> _CHALLENGE_: Everything in the data should be repeated exactly, save for the images.

= = = = = = =

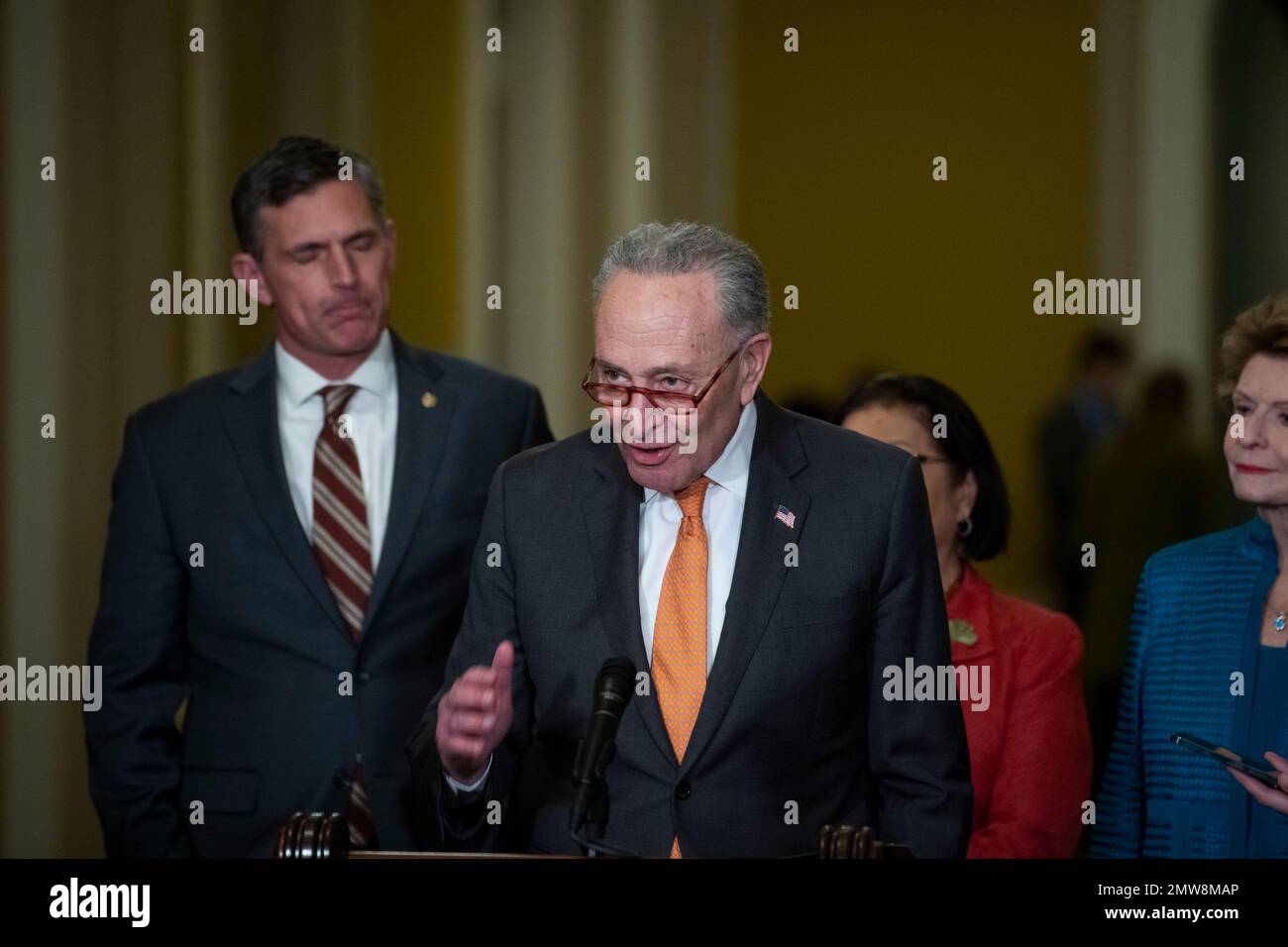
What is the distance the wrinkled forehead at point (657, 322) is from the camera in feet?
7.70

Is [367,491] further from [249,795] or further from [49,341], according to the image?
[49,341]

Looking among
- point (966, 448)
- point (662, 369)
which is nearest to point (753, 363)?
point (662, 369)

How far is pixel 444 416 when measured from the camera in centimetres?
309

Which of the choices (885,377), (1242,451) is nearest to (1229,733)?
(1242,451)

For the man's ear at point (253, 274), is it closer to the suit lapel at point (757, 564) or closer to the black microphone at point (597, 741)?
the suit lapel at point (757, 564)

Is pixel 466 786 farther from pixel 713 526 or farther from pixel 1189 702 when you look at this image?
pixel 1189 702

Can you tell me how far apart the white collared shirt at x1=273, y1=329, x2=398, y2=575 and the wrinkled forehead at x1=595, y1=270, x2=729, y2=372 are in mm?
836

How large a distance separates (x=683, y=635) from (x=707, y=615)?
5 cm

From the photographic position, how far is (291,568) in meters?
2.99

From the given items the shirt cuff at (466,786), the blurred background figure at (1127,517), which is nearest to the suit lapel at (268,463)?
the shirt cuff at (466,786)

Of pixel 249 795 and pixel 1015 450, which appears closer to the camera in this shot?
pixel 249 795

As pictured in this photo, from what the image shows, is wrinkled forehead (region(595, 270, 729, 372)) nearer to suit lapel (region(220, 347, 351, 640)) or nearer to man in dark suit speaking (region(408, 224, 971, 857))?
man in dark suit speaking (region(408, 224, 971, 857))

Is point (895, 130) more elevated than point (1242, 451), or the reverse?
point (895, 130)
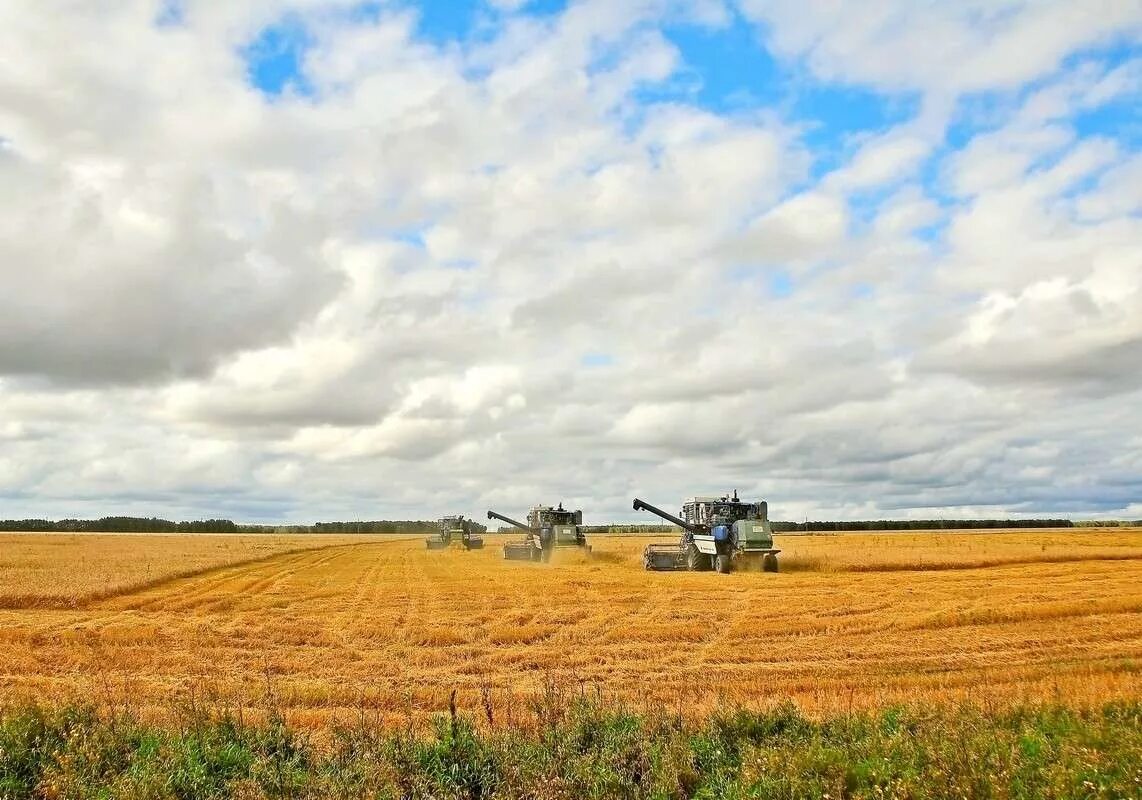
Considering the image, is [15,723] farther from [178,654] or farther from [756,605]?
[756,605]

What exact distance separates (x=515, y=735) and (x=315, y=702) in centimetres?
542

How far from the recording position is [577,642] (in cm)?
1912

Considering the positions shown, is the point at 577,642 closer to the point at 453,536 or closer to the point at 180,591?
the point at 180,591

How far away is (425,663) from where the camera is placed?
1688 cm

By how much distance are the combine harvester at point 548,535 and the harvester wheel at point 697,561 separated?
497 inches

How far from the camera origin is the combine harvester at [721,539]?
4084cm

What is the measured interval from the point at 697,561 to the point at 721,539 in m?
2.83

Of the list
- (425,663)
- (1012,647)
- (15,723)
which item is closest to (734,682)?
(425,663)

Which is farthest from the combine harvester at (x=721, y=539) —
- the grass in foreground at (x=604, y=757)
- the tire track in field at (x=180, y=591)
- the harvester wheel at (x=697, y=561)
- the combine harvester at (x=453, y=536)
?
the combine harvester at (x=453, y=536)

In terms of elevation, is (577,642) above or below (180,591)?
below

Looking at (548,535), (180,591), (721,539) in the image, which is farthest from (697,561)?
(180,591)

= = = = = = =

> _RESULT FOR THIS TASK_:
What is the distance the wrinkled forehead at point (657, 322) is from the camera in feet?
7.70

Is [367,491] further from [249,795] or further from [49,341], according to the image?
[49,341]

Looking among
- point (966, 448)
- point (662, 369)
which is nearest to point (753, 363)?
point (662, 369)

How far is pixel 444 416 when measured from the camera in centimetres?
309

Which of the choices (885,377), (1242,451) is nearest to (1229,733)?
(1242,451)

For the man's ear at point (253, 274), is it closer to the suit lapel at point (757, 564) or closer to the black microphone at point (597, 741)?
the suit lapel at point (757, 564)

Is pixel 466 786 farther from pixel 713 526 or farther from pixel 1189 702 when you look at this image?
pixel 1189 702

Can you tell me how far apart the white collared shirt at x1=273, y1=329, x2=398, y2=575 and the wrinkled forehead at x1=595, y1=270, x2=729, y2=372 are in mm?
836

How large a distance separates (x=683, y=635) from (x=707, y=615)?
5 cm

From the photographic position, how far is (291,568) in meters?
2.99

From the given items the shirt cuff at (466,786), the blurred background figure at (1127,517), which is nearest to the suit lapel at (268,463)?
the shirt cuff at (466,786)

Of pixel 249 795 and pixel 1015 450, which appears closer to the camera in this shot?
pixel 249 795

As pictured in this photo, from what the image shows, is wrinkled forehead (region(595, 270, 729, 372)) nearer to suit lapel (region(220, 347, 351, 640)) or nearer to man in dark suit speaking (region(408, 224, 971, 857))?
man in dark suit speaking (region(408, 224, 971, 857))

Is point (895, 130) more elevated than point (1242, 451), or the reverse?
point (895, 130)
Considering the image, is [15,723] farther from [178,654] or farther from [756,605]?
[756,605]

What exact distance separates (x=515, y=735) and (x=315, y=702) in centimetres?
542

How far from the recording position is [577,642] (in cm)?
1912

Considering the positions shown, is the point at 577,642 closer to the point at 453,536 or closer to the point at 180,591?
the point at 180,591

How far away is (425,663) from where the camera is placed?
1688 cm

By how much distance are the combine harvester at point 548,535 and the harvester wheel at point 697,561 separated?
497 inches

How far from the camera origin is the combine harvester at [721,539]?
4084cm

What is the measured interval from the point at 697,561 to the point at 721,539 in m?
2.83

Of the list
- (425,663)
- (1012,647)
- (15,723)
which item is closest to (734,682)?
(425,663)

Which is farthest from the combine harvester at (x=721, y=539) —
- the grass in foreground at (x=604, y=757)
- the tire track in field at (x=180, y=591)
- the harvester wheel at (x=697, y=561)
- the combine harvester at (x=453, y=536)
?
the combine harvester at (x=453, y=536)

In terms of elevation, is (577,642) above or below (180,591)?
below

Looking at (548,535), (180,591), (721,539) in the image, which is farthest from (697,561)?
(180,591)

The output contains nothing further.